Ayanna S. Pressley, the first black woman elected to Congress from Massachusetts, has noted that women of color candidates face not simply a “glass ceiling” but a “concrete” one — struggling to overcome both racial and gender biases. “Double jeopardy” is another term to describe the double whammy of discrimination black women face. (The term “bamboo ceiling” has been used to refer to the unique challenges Asian-Americans face.)
There is also the “likability trap” to talk about the challenges female leaders face by having to prove they are tough and likable at once. Similarly, a “double-bind” is when women are disliked for being direct and decisive, but are not seen as leaders when nice and nurturing.
And there’s the “motherhood penalty,” for the disadvantages, financial and otherwise, specific to mothers who work outside the home (as relative to their childless peers).
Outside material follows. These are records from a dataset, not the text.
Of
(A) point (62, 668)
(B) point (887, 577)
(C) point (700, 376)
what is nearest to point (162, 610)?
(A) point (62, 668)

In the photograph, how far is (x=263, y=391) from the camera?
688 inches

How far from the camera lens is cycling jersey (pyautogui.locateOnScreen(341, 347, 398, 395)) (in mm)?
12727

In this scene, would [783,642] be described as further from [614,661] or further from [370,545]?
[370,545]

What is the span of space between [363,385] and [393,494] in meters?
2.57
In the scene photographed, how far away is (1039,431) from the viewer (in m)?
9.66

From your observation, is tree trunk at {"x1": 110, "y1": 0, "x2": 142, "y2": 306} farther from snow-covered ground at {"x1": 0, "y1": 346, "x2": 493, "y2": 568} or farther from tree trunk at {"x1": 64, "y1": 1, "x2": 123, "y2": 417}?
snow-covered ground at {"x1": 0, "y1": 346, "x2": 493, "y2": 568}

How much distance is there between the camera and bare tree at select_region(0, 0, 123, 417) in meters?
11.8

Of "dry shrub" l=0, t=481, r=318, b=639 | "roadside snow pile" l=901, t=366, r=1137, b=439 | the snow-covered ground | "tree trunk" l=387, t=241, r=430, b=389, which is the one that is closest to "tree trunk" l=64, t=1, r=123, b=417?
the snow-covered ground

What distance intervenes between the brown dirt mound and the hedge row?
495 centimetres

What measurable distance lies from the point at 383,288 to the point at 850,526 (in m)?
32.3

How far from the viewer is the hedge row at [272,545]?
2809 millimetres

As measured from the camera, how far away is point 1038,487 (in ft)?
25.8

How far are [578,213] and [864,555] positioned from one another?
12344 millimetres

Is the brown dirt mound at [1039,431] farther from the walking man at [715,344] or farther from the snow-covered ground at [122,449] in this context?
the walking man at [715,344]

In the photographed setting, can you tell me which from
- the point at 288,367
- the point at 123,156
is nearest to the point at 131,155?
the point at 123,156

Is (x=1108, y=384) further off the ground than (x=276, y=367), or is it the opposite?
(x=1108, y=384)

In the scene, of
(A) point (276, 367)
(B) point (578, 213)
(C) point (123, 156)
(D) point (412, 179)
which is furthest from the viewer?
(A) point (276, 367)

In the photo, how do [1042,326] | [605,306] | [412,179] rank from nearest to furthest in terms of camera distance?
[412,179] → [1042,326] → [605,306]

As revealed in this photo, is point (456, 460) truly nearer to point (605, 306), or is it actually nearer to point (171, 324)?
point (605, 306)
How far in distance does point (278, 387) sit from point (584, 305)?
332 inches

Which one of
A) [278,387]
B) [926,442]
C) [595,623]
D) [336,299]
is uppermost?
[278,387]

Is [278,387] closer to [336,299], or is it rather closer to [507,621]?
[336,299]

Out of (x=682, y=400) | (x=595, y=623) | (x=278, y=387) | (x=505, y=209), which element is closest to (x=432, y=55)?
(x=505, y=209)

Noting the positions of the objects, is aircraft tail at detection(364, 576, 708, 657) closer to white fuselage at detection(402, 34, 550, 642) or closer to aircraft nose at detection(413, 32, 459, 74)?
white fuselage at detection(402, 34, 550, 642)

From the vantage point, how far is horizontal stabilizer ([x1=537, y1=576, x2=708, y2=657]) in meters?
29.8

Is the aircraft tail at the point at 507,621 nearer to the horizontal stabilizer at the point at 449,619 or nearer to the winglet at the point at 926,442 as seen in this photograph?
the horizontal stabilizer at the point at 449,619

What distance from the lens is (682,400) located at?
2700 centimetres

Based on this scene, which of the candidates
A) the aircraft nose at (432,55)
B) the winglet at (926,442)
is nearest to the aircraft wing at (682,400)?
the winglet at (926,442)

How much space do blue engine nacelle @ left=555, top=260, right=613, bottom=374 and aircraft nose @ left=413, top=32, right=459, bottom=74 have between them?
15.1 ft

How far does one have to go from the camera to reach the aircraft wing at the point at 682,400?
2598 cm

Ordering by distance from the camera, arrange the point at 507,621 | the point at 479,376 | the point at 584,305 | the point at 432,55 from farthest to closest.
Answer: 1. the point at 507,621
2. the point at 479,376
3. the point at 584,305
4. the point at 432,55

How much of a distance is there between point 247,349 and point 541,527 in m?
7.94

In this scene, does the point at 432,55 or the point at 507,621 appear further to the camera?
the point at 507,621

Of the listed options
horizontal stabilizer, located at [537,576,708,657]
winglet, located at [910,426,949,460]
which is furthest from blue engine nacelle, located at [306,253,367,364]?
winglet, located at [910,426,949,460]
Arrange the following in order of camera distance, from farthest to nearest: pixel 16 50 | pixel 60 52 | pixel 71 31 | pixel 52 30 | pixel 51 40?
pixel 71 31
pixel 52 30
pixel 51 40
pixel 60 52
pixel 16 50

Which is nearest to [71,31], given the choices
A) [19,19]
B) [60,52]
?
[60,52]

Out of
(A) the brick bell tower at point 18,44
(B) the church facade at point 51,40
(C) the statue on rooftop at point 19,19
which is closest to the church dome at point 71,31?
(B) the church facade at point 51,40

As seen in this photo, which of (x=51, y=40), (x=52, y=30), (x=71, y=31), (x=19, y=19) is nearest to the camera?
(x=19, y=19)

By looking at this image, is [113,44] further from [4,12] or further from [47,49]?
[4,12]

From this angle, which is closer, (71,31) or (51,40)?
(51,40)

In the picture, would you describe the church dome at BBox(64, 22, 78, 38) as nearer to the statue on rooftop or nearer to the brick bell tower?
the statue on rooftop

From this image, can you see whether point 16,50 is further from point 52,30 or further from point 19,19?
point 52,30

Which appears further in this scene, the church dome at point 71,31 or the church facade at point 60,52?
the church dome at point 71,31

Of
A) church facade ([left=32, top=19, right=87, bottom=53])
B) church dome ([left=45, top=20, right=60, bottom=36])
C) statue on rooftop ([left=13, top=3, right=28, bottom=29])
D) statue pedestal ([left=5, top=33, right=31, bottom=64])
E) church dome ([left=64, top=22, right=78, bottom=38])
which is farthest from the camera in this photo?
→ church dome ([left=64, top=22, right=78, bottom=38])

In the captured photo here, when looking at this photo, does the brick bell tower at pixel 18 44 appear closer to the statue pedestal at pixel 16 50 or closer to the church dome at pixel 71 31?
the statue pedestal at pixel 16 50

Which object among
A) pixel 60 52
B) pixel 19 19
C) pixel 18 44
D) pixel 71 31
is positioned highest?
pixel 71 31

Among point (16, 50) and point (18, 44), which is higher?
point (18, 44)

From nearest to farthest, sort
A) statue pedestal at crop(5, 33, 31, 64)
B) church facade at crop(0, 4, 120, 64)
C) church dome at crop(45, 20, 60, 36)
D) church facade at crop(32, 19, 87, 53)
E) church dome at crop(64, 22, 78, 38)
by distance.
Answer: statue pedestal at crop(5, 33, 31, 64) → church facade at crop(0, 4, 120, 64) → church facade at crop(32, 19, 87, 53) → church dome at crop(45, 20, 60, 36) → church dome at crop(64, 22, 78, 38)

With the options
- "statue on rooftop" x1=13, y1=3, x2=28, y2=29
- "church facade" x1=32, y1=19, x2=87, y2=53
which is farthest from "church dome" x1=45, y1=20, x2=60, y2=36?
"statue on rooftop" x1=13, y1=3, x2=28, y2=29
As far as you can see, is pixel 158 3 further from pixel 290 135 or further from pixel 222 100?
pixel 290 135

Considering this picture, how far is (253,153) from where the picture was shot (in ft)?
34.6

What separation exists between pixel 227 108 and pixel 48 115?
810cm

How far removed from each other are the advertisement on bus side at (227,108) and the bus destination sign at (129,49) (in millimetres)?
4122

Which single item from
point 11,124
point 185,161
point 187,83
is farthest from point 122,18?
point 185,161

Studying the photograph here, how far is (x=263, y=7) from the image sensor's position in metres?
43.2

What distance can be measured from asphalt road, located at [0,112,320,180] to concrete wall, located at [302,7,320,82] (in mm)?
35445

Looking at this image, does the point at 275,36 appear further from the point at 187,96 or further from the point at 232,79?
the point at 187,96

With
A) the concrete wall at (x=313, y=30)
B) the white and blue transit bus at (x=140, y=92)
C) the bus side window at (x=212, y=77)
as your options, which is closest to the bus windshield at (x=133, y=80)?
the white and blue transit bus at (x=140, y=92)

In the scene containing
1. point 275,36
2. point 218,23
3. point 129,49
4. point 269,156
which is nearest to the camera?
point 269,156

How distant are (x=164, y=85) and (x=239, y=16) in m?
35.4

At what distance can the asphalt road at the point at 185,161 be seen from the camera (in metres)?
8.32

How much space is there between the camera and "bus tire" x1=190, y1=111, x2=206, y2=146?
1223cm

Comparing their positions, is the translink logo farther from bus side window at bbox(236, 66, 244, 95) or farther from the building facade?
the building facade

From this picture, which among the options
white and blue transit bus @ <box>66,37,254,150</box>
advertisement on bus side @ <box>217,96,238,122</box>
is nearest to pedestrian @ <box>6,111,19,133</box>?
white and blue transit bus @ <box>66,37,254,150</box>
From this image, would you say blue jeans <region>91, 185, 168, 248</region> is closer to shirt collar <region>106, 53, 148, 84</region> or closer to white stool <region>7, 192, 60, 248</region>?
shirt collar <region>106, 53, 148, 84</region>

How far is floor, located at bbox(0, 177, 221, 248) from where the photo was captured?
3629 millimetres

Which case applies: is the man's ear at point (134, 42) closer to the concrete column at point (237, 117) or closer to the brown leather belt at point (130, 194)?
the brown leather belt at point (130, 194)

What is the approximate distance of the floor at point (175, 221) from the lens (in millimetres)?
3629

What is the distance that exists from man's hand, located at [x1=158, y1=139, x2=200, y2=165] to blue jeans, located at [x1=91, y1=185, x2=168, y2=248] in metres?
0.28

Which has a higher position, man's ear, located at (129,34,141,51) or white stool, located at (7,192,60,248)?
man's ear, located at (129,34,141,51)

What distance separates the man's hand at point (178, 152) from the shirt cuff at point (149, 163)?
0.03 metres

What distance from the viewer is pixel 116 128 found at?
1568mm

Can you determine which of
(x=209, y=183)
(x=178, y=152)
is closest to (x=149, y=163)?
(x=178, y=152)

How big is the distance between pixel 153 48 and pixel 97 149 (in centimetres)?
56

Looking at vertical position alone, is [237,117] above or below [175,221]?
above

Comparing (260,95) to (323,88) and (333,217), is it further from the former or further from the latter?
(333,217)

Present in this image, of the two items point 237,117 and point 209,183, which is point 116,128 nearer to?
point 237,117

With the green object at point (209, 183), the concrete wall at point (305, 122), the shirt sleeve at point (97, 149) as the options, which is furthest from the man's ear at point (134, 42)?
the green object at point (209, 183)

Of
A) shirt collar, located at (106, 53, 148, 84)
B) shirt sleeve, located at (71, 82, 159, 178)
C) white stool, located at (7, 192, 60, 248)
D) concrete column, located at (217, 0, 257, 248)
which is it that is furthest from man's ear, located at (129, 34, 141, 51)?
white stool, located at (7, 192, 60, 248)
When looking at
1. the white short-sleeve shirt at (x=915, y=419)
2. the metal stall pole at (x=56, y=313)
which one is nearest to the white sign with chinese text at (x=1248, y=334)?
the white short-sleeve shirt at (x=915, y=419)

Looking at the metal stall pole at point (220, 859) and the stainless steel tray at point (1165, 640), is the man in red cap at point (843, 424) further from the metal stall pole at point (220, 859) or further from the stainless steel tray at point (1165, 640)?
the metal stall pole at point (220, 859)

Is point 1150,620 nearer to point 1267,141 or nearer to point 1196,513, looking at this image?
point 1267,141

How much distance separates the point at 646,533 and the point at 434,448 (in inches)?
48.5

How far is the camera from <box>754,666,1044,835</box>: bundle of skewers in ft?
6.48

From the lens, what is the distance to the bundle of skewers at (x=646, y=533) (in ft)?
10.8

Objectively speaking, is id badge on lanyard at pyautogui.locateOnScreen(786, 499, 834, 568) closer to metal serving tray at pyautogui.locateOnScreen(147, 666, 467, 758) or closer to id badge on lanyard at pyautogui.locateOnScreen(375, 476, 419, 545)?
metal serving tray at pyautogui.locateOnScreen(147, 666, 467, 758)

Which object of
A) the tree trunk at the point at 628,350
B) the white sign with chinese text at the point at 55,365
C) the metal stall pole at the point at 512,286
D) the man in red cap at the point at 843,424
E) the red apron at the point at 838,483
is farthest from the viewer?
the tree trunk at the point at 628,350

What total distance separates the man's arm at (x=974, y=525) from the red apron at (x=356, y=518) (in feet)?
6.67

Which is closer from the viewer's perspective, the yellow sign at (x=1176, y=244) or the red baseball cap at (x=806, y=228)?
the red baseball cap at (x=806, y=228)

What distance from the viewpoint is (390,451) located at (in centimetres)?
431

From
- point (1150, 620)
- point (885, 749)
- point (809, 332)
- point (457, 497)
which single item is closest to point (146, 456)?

Why is this generation of influential women seeking different language to express themselves?
“Words have their moments, especially colloquialisms,” Robin Lakoff, whose 1975 book, “Language and Woman’s Place,” helped create the field of gender linguistics, told Bennett. “Often, after a word or phrase gets a lot of use, people simply stop using it — because we like to sound original and this one seems tired.”